Note (plea?) to my American readers: on November 2nd, please vote the Kerry/Edwards ticket, and send Dubya back home to Texas.

Newsflash: link #1 back up!

Tuesday, October 26, 2004
From Yahoo news:

Campaigning Bush puts focus on economy

"'We're on the move. We're going forward. We're not going to go back to the days of tax and spend,' said the president. "We're headed in the right direction in America.'"
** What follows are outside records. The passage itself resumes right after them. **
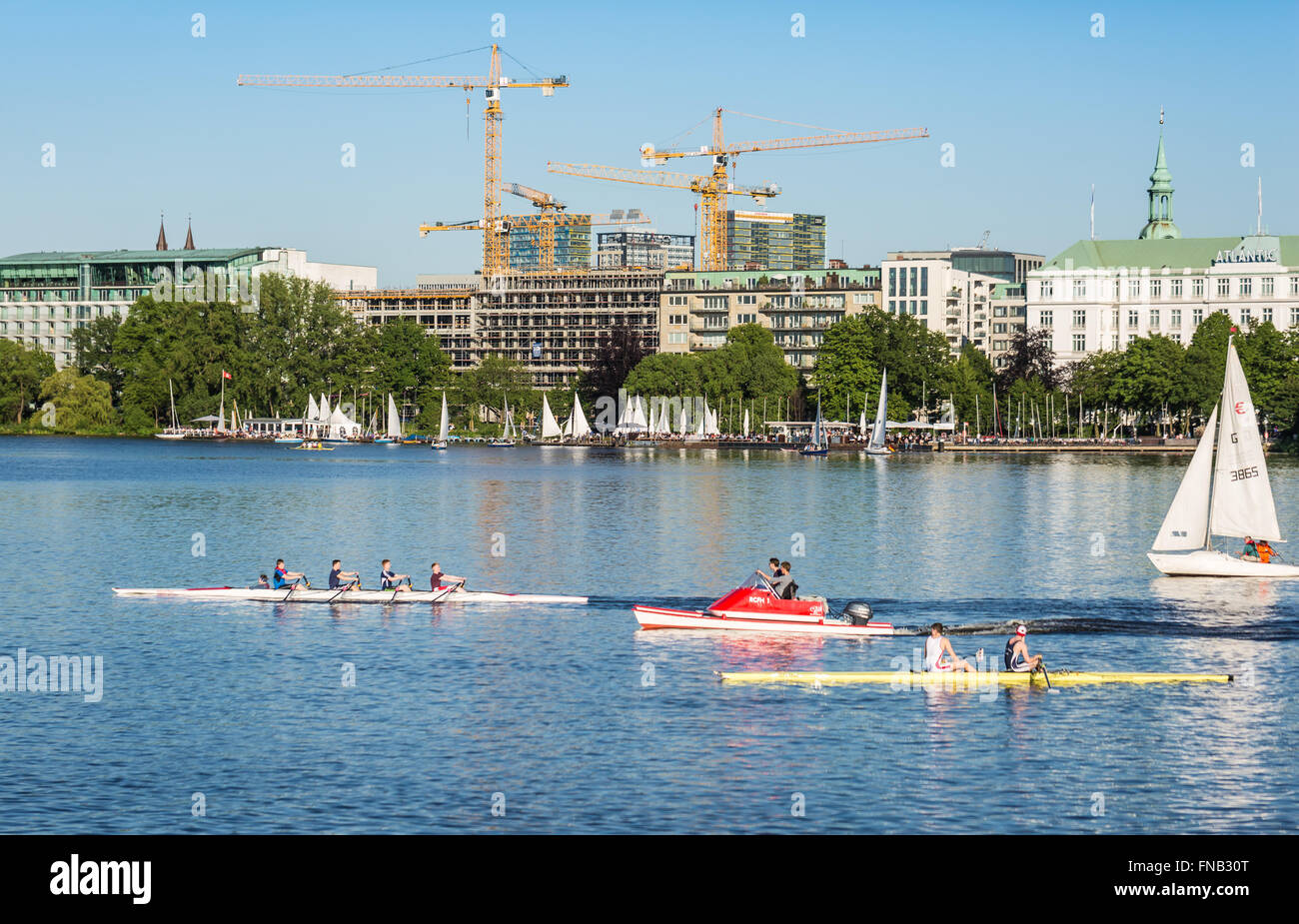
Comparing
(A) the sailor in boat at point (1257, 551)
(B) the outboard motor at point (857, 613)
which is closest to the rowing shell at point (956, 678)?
(B) the outboard motor at point (857, 613)

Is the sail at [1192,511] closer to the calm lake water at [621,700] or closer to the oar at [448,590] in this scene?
the calm lake water at [621,700]

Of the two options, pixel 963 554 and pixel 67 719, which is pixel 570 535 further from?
pixel 67 719

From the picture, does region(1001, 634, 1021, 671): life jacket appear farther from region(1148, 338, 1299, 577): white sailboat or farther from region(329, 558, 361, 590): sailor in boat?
region(329, 558, 361, 590): sailor in boat

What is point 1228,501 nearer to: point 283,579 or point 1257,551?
point 1257,551

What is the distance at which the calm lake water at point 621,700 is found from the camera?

News story directly above previous news story:

Bush Could Seek Up to $75 Billion in War Funding

"WASHINGTON (Reuters) - The Bush administration, faced with a growing insurgency and record fuel costs, plans early next year to seek $50 billion to $75 billion in emergency funding for military operations in Iraq and Afghanistan, administration and congressional officials said on Tuesday."

Monday, October 25, 2004

Hyde Brothers Books, Fort Wayne, Indiana, a huge sprawling open shop and one of the highlights of my cross-America drive last summer. Reminded now of Sam Hyde's kindness (Dealer discount! Storeroom in the next building over promptly unlocked! Ethel Wilson American PBO with a racy cover, and stacks of Charles Williams crime fiction!) and the incredible maze of traffic I had to navigate to find the shop in the first place, by this Jack Spicer letter, which I just found on line:

"Fort Wayne, Indiana, is the capital of Nitrogen. All streets end there. No buses arrive there except those that carry direct mail or cargoes of Negroes en route on the Underground Railway. There has never been a city made up of so many arms.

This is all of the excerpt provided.